> TASK DIRECTIONS
Rename "white wall" as "light wall" throughout the material from the line containing "Visible within this" down to the line containing "How far asunder", and change nothing else. Return only those lines, with the pictures left out.
# start of DATA IN THIS EXERCISE
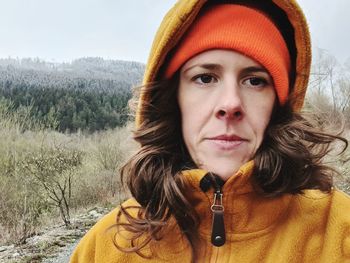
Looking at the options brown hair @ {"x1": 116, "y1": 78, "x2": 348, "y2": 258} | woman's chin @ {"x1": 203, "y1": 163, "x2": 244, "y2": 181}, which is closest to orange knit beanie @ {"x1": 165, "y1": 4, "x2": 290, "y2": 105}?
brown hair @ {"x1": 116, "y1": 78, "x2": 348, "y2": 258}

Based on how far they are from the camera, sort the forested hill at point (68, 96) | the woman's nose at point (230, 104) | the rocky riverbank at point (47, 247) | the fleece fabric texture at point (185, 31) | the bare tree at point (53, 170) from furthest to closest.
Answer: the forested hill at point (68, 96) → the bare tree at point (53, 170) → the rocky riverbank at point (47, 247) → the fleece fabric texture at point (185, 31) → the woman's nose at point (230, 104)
# end of DATA IN THIS EXERCISE
# start of DATA IN THIS EXERCISE
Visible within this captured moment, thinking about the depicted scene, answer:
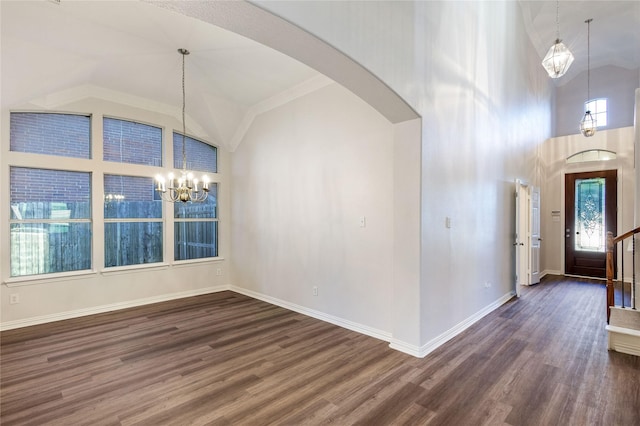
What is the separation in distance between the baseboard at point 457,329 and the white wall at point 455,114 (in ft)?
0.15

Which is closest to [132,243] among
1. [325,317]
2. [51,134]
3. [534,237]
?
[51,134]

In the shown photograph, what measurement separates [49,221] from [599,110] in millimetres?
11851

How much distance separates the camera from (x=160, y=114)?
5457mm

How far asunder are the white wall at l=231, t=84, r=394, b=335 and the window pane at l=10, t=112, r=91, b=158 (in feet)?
# end of DATA IN THIS EXERCISE
> RESPONSE TO THE TASK
Visible within this captured moment, thinking about the depicted scene, answer:
What is the separation in distance between the baseboard at point 457,329 and the light wall at point 455,114 (in ft)?
0.15

Which is closest to [132,243] among
1. [325,317]
2. [51,134]
3. [534,237]
?
[51,134]

In the shown photograph, what measurement separates [49,221] from [599,110] in millimetres?
11851

How much distance separates the camera from (x=160, y=114)?
5457mm

How far asunder are the light wall at l=231, t=84, r=394, b=335 and the window pane at l=10, t=112, r=91, b=158 (in feet)?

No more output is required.